Fig. 31: Form for the definition of meteorological phenomena

A special font extension with the phenomenom file.ttf is used to display the flag. The flags will display correctly in other applications too (Figure 32). In case of storms, additional information can be stored (such as a storm direction, maximum vicinity or maximum gust of wind depending on direction/time). In the Czech Republic, times of meteorological phenomena are estimated only in some stations. In that case, the time is replaced with a time flag (Fig. 33).

Fig. 32: A list of meteorological phenomena in MS Excel Fig. 33: Time flags of meteorological phenomena

4.3.4. Pentade, decade and monthly data

Pentade, decade and monthly data are calculated by means of MAX, MIN, SUM or AVG functions for following periods/days:

  • pentades:1 - 5, 6 – 10, 11 – 15, 16 – 20, 21 – 25 and 26 - EoM,
  • decades:1 – 10, 11 – 20 and 21 – EoM, and
  • month:1 – EoM,
  • where EoM stands for the last day in the month (ranging from 28 to 31).

Supplied material:
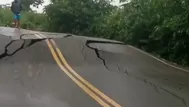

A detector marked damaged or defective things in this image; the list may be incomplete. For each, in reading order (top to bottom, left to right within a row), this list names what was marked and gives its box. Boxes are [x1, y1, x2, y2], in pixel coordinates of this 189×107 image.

Exercise requirements: From the text on meteorological phenomena and period data, list every function named for calculating pentade, decade and monthly data.

Answer section: MAX, MIN, SUM, AVG